Overlap between Asthma disease module and the 11 other immune-related diseases. (A) Venn diagram of the three immune-related diseases with the highest overlap with the asthma module. Seventy-two genes are common among the four diseases. (B) Connected component in the interactome of the 65 genes unique to the asthma module. (C) The largest connected component of the asthma module with genes highlighted in purple that are differentially expressed between poorly and well-controlled asthma subjects. (D) The three pathways that are fully embedded in the asthma disease module (shown separately on the side). Seed genes are circled in red. (E) Effect of GC treatment in fibroblast cells. We determined the differentially expressed genes from ‘normal-untreated versus normal-treated’ and ‘asthma-untreated versus asthma-treated’ and mapped them to the interactome. The asthma module is significantly enriched with differentially expressed genes. These genes are highly interconnected inside the module (z-score = 7.8 and 6.5 for normal and asthmatic; orange bars), whereas the differentially expressed genes that fall outside the module are scattered and do not form significant clusters (blue bars). (F) Co-expression networks of GAB1 pathway genes in normal and asthmatic fibroblast cell lines.

Figure 5.

Putative GC mechanism effect via GAB1 in the asthma module. (A) The consensus functional GC response element (GRE) in target genes reads 5′-AGAACAnnnTGTTCT-3′. The probable GRE-binding site conserved in the GAB1 promoter region is 2742–2758 bp. (B) Expression of GAB1 and NFkB (p65) in Beas-2B cells transfected with GAB1-targeted or non-target (NT) control siRNA, as detected by western blot. β-Actin was used as loading control.
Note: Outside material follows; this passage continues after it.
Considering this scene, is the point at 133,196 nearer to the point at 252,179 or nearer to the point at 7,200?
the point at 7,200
Band density was quantified using Image J and then normalized to β-actin control. (C) Putative molecular mechanism for the downstream inhibition of NFkB after GC-treatment via the GAB1 signalsome pathway in the asthma module. The activation of NR3C1 via GCs can trigger GAB1 through several MAPK family members. Alternatively, GAB1 may also be a direct GC target as suggested by A. From the 11 genes in the GAB1 signalsome pathway, GAB1, PIK3R1 and PAG1 are differentially expressed both in normal and asthmatic cells. (D) Illustration that GAB1 regulates NFkB regardless of the presence of GCs.